Article Overview
Deploying Flink in YARN mode requires completing a series of environment configuration and cluster management operations. First, configure environment variables on each node including HADOOP_CONF_DIR, YARN_CONF_DIR and HADOOP_CLASSPATH, and add Hadoop and Flink paths to profile. Then modify yarn-site.xml to specify ResourceManager address and disable virtual memory and physical memory checks to avoid resource limit issues.
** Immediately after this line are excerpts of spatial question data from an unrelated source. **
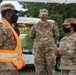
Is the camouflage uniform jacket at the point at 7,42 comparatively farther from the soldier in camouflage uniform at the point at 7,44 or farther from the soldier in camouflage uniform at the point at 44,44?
the soldier in camouflage uniform at the point at 44,44

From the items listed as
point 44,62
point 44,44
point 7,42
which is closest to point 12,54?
point 7,42

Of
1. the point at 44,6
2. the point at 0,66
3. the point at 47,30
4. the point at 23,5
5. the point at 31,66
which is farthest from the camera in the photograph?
the point at 23,5

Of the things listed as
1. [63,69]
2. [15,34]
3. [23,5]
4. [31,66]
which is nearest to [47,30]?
[63,69]

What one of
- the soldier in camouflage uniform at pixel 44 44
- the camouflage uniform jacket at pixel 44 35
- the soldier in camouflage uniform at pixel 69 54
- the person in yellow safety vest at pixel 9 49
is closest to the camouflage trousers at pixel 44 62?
the soldier in camouflage uniform at pixel 44 44

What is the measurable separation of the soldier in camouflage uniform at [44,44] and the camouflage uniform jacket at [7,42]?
3.15 metres

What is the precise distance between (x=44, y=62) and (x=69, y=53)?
2.36 metres

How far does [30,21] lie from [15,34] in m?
7.80

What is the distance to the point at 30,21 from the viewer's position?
1399cm

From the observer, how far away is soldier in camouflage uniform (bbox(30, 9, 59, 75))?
934 centimetres

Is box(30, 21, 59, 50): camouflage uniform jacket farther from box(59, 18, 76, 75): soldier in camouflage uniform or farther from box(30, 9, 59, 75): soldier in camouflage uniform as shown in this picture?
box(59, 18, 76, 75): soldier in camouflage uniform

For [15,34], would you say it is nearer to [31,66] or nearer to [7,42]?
[7,42]

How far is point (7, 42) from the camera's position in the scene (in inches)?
244

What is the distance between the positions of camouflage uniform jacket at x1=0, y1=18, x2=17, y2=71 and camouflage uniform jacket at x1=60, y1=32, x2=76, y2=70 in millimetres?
1344

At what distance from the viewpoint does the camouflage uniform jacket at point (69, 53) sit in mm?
7158
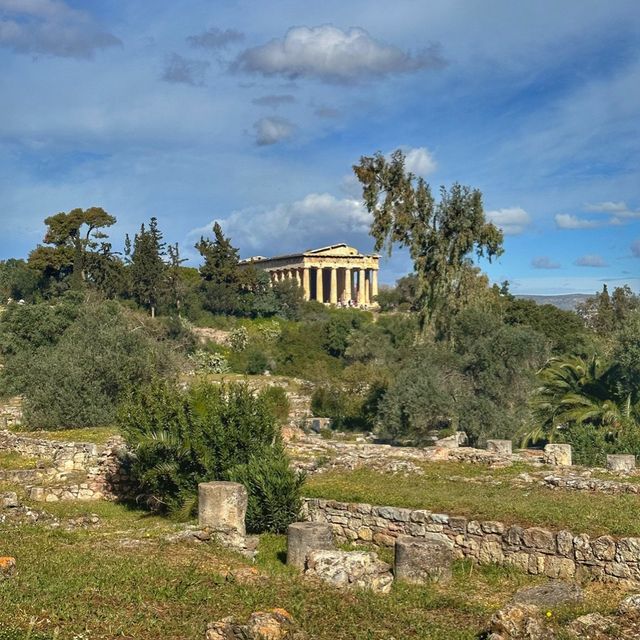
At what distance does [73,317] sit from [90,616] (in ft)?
124

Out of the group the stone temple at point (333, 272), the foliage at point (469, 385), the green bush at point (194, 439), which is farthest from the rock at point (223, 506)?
the stone temple at point (333, 272)

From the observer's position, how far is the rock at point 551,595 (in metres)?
9.98

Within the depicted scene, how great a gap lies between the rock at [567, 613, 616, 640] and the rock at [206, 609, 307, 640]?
2866 millimetres

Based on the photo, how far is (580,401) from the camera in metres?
26.3

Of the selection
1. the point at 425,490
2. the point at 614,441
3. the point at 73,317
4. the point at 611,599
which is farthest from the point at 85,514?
the point at 73,317

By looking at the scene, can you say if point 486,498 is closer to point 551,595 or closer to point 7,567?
point 551,595

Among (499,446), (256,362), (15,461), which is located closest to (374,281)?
(256,362)

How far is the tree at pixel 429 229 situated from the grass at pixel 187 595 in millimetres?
23910

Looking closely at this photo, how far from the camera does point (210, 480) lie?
50.9ft

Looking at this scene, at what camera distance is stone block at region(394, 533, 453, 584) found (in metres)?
11.4

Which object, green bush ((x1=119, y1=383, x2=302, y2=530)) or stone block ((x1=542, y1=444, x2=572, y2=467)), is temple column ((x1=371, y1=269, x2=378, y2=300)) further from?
green bush ((x1=119, y1=383, x2=302, y2=530))

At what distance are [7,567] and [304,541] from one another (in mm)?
4361

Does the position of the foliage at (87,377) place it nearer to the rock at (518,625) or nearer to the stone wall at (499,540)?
the stone wall at (499,540)

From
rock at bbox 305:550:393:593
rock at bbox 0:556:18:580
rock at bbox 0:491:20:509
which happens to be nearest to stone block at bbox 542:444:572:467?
rock at bbox 305:550:393:593
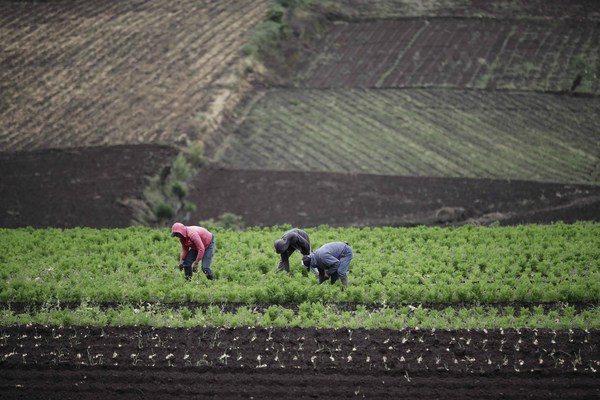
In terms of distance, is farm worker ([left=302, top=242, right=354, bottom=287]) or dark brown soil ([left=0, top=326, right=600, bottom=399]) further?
farm worker ([left=302, top=242, right=354, bottom=287])

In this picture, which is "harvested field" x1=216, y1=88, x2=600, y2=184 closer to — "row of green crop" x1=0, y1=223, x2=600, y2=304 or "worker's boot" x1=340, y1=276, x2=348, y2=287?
"row of green crop" x1=0, y1=223, x2=600, y2=304

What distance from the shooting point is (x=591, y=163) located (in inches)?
1261

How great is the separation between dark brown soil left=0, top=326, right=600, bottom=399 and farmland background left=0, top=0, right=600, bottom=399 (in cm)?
5

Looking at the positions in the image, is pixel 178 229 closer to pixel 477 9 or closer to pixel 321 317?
pixel 321 317

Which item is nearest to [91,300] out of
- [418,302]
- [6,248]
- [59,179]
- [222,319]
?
[222,319]

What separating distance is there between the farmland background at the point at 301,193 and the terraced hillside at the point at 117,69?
137mm

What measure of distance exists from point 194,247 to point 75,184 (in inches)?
601

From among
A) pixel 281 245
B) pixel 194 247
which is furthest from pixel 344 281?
pixel 194 247

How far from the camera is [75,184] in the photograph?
31.2 meters

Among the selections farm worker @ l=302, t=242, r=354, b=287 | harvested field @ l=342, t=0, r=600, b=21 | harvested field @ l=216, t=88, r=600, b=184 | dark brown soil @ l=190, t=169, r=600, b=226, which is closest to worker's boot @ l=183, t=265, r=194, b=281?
farm worker @ l=302, t=242, r=354, b=287

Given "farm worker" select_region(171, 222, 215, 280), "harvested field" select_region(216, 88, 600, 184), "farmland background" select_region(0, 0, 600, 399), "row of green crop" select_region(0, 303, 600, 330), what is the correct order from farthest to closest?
"harvested field" select_region(216, 88, 600, 184) → "farm worker" select_region(171, 222, 215, 280) → "row of green crop" select_region(0, 303, 600, 330) → "farmland background" select_region(0, 0, 600, 399)

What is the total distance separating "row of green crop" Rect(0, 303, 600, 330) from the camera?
1509 centimetres

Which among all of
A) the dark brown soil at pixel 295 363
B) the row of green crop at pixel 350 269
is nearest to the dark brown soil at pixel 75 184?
the row of green crop at pixel 350 269

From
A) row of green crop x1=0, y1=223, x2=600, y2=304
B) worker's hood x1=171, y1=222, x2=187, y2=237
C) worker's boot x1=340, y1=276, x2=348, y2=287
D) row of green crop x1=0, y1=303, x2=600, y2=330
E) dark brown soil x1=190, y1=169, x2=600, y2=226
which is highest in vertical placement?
worker's hood x1=171, y1=222, x2=187, y2=237
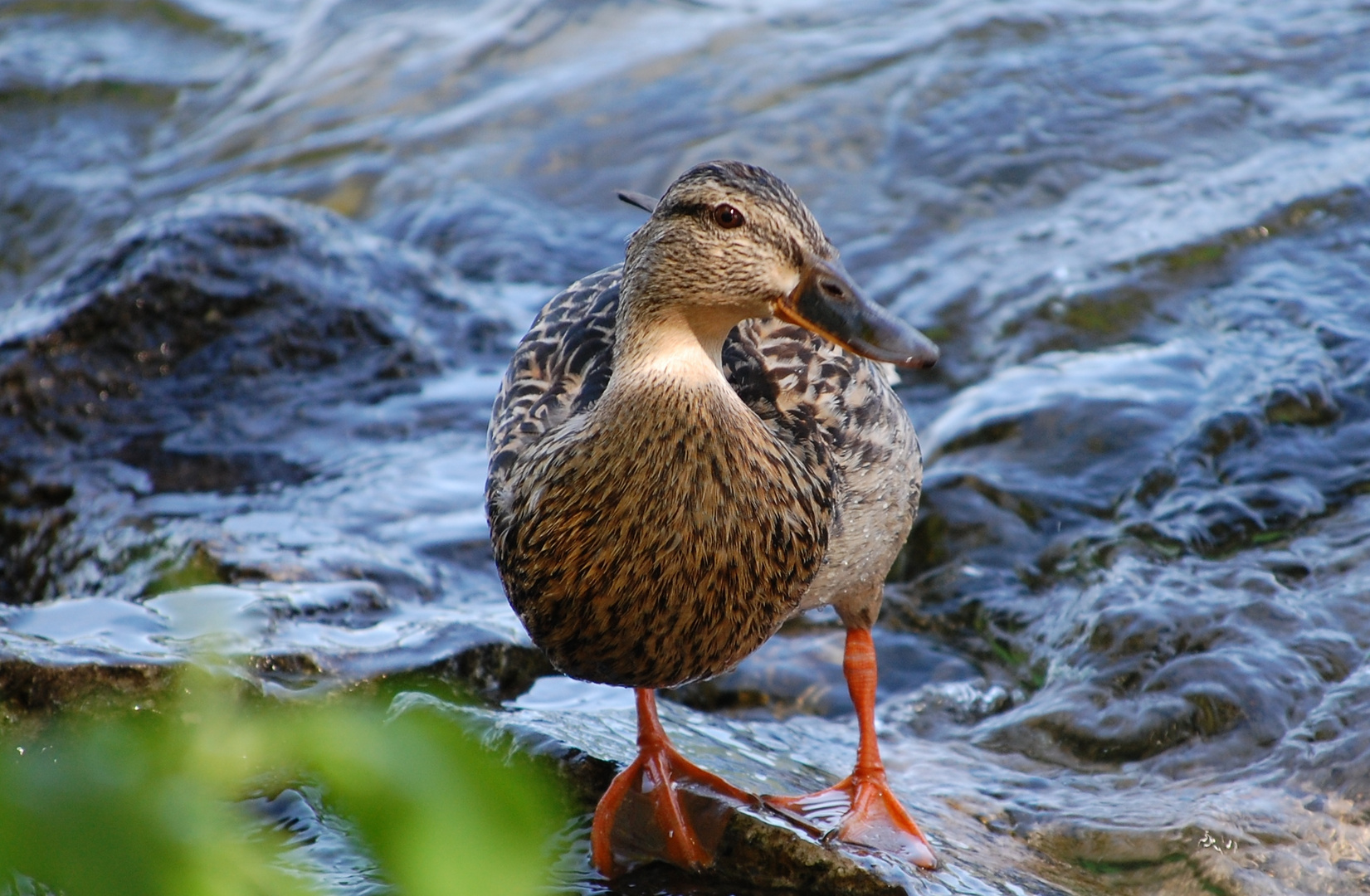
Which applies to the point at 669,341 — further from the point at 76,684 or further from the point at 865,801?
the point at 76,684

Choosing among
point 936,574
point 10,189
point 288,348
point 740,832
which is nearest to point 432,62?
point 10,189

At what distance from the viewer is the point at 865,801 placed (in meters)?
3.71

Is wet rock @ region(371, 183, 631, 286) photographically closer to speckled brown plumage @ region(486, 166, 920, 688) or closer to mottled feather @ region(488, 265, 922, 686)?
mottled feather @ region(488, 265, 922, 686)

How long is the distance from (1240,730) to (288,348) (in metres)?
4.55

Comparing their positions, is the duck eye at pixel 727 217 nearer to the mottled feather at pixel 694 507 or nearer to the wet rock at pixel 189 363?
the mottled feather at pixel 694 507

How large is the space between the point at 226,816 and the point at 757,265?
207 cm

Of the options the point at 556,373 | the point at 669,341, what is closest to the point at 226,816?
the point at 669,341

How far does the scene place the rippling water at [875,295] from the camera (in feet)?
13.4

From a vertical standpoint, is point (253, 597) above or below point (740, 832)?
above

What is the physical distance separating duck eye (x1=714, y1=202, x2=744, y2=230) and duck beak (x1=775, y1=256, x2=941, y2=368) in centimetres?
18

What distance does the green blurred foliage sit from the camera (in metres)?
0.84

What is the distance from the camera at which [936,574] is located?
5340 mm

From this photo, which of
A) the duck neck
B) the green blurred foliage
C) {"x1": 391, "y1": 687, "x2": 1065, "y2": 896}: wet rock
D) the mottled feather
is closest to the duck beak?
the duck neck

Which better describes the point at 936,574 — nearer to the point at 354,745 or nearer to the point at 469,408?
the point at 469,408
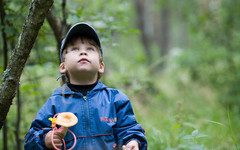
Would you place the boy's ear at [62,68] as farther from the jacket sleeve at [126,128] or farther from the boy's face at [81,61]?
the jacket sleeve at [126,128]

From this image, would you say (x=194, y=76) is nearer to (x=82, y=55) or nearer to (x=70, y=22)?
(x=70, y=22)

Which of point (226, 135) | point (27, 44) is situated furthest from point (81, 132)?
point (226, 135)

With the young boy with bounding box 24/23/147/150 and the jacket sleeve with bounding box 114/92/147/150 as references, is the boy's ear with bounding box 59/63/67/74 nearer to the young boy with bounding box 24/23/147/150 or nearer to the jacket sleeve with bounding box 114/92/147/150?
the young boy with bounding box 24/23/147/150

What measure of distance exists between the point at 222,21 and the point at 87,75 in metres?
5.54

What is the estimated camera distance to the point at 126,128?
2.03 m

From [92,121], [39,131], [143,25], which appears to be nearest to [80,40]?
[92,121]

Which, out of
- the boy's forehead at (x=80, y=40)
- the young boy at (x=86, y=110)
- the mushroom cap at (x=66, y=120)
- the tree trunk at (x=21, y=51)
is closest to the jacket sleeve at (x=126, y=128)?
the young boy at (x=86, y=110)

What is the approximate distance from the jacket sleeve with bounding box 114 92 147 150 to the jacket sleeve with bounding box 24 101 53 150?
1.84ft

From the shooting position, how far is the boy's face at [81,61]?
2.05 meters

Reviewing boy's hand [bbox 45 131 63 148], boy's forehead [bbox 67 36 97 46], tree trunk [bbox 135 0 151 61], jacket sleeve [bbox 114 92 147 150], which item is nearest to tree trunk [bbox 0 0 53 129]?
boy's hand [bbox 45 131 63 148]

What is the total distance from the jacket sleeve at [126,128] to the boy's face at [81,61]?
0.36 meters

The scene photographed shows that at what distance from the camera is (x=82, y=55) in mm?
→ 2072

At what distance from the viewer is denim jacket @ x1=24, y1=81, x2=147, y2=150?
191 cm

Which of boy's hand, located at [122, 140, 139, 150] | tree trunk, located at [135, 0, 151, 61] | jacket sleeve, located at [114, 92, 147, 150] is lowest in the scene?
boy's hand, located at [122, 140, 139, 150]
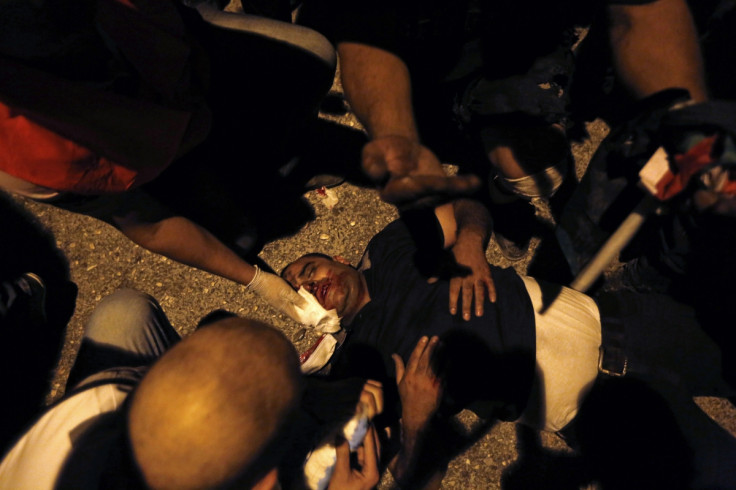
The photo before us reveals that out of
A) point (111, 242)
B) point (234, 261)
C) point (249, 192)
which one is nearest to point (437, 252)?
point (234, 261)

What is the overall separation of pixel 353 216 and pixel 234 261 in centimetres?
94

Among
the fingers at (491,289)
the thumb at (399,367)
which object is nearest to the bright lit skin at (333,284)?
the thumb at (399,367)

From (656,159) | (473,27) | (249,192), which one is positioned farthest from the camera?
(249,192)

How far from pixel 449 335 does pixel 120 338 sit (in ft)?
4.71

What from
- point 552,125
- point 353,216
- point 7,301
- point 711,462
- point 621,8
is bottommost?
point 7,301

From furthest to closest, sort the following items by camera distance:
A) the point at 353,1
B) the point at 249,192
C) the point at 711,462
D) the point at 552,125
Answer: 1. the point at 249,192
2. the point at 552,125
3. the point at 711,462
4. the point at 353,1

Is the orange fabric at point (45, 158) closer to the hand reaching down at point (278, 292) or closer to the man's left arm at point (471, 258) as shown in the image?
the hand reaching down at point (278, 292)

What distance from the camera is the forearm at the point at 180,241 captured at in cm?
162

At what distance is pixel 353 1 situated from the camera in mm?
1359

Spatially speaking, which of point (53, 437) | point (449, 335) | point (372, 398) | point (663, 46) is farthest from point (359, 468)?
point (663, 46)

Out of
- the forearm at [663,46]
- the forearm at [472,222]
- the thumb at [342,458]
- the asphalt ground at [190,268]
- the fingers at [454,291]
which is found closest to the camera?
the forearm at [663,46]

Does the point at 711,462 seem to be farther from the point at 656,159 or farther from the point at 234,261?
the point at 234,261

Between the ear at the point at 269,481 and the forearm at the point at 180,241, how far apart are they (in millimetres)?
943

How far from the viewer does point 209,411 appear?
3.42 ft
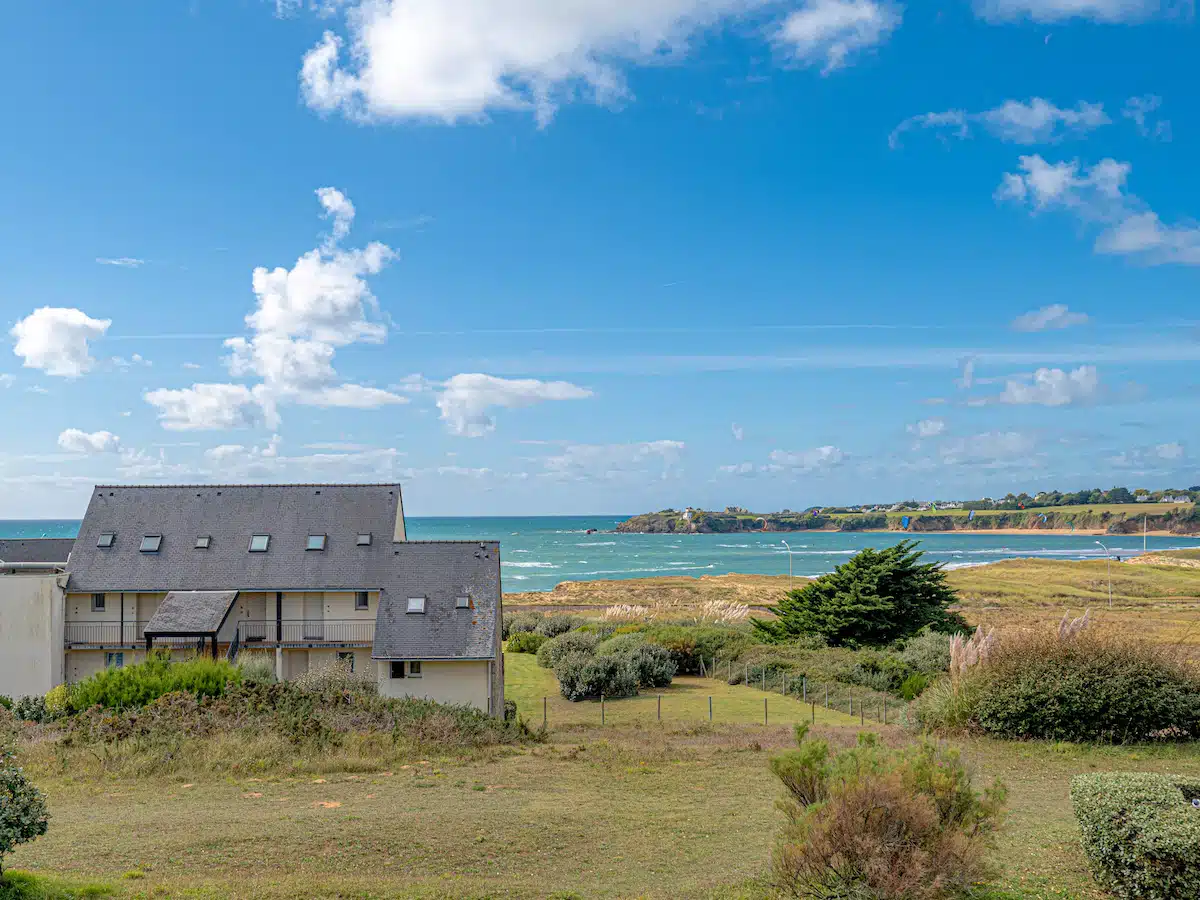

Each node in the cluster (h121, h122, h123) needs consistent configuration, which can be synchronized using rsync.
1. Environment Variable Configuration
vim /etc/profile
export HADOOP_CONF_DIR=$HADOOP_HOME/etc/hadoop
export YARN_CONF_DIR=$HADOOP_HOME/etc/hadoop
export HADOOP_CLASSPATH=`hadoop classpath`
Exit and save, then refresh environment variables.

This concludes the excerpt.